◆ What is needed ◆
All of the data must be printed exactly; please include every line.

◆ Records to process ◆
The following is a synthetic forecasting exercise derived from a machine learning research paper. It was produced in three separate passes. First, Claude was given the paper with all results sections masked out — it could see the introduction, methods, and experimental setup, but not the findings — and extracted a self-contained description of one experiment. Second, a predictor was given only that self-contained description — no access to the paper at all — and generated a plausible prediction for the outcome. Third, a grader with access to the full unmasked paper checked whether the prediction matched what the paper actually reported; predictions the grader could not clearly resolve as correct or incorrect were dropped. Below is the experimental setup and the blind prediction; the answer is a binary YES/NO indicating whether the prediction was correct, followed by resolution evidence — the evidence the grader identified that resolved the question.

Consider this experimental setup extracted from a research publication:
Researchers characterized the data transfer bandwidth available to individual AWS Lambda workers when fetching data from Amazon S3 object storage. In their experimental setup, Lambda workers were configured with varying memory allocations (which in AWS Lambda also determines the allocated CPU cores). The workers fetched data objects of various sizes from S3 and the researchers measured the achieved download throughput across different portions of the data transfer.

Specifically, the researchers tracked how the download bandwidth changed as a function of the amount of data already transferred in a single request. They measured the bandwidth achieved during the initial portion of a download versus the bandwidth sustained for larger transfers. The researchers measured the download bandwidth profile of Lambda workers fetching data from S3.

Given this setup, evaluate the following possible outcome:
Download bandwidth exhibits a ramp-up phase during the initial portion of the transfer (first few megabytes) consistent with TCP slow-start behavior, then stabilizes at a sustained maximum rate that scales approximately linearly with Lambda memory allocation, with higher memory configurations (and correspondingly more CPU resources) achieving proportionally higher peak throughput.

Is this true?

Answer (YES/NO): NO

◆ Expected answer ◆
The following is a synthetic forecasting exercise derived from a machine learning research paper. It was produced in three separate passes. First, Claude was given the paper with all results sections masked out — it could see the introduction, methods, and experimental setup, but not the findings — and extracted a self-contained description of one experiment. Second, a predictor was given only that self-contained description — no access to the paper at all — and generated a plausible prediction for the outcome. Third, a grader with access to the full unmasked paper checked whether the prediction matched what the paper actually reported; predictions the grader could not clearly resolve as correct or incorrect were dropped. Below is the experimental setup and the blind prediction; the answer is a binary YES/NO indicating whether the prediction was correct, followed by resolution evidence — the evidence the grader identified that resolved the question.

Consider this experimental setup extracted from a research publication:
Researchers characterized the data transfer bandwidth available to individual AWS Lambda workers when fetching data from Amazon S3 object storage. In their experimental setup, Lambda workers were configured with varying memory allocations (which in AWS Lambda also determines the allocated CPU cores). The workers fetched data objects of various sizes from S3 and the researchers measured the achieved download throughput across different portions of the data transfer.

Specifically, the researchers tracked how the download bandwidth changed as a function of the amount of data already transferred in a single request. They measured the bandwidth achieved during the initial portion of a download versus the bandwidth sustained for larger transfers. The researchers measured the download bandwidth profile of Lambda workers fetching data from S3.

Given this setup, evaluate the following possible outcome:
Download bandwidth exhibits a ramp-up phase during the initial portion of the transfer (first few megabytes) consistent with TCP slow-start behavior, then stabilizes at a sustained maximum rate that scales approximately linearly with Lambda memory allocation, with higher memory configurations (and correspondingly more CPU resources) achieving proportionally higher peak throughput.

Is this true?

Answer (YES/NO): NO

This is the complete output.